• [TASK GOAL]
Copy the entries starting at the line that contains "From a visual" and ending at the line that contains "which one appears farthest from the camera?", replacing "truck wheel" with "tire" and changing nothing else.
● ● ● ● ● ● ●
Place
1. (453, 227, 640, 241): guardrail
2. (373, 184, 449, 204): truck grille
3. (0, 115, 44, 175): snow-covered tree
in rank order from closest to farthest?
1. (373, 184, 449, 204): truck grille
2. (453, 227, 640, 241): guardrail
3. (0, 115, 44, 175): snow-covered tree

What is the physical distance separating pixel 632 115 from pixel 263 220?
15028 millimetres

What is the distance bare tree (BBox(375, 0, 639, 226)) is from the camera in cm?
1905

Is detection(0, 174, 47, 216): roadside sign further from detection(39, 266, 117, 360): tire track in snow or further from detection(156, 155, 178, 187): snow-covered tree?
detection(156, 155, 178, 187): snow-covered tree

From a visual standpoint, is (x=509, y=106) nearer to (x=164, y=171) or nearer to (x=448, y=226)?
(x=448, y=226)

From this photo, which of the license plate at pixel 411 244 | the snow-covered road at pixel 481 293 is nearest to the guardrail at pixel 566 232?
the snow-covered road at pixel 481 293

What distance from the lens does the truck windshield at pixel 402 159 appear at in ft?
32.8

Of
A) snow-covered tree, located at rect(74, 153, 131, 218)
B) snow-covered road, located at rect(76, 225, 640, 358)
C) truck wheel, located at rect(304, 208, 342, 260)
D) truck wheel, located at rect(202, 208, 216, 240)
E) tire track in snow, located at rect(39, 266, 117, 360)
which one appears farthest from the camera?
● ● ● ● ● ● ●
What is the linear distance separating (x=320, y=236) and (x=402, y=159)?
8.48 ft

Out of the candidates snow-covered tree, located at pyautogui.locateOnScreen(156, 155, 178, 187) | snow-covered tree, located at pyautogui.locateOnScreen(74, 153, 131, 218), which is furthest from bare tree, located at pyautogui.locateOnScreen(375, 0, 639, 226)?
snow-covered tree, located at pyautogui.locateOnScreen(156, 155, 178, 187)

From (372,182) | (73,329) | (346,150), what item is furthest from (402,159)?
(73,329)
● ● ● ● ● ● ●
• [IN RESPONSE]
From a visual standpoint, is (x=509, y=106) nearer to (x=164, y=171) or nearer to (x=448, y=226)?
(x=448, y=226)

From this photo, which of the license plate at pixel 411 244 | the snow-covered road at pixel 481 293 is nearest to the guardrail at pixel 566 232?
the snow-covered road at pixel 481 293

What distance from the lens does the truck windshield at pixel 402 159 appear at in ft?
32.8

Of
A) snow-covered tree, located at rect(74, 153, 131, 218)
B) snow-covered road, located at rect(76, 225, 640, 358)
C) tire, located at rect(304, 208, 342, 260)
D) tire, located at rect(202, 208, 216, 240)
E) tire track in snow, located at rect(39, 266, 117, 360)
which one appears farthest from the camera?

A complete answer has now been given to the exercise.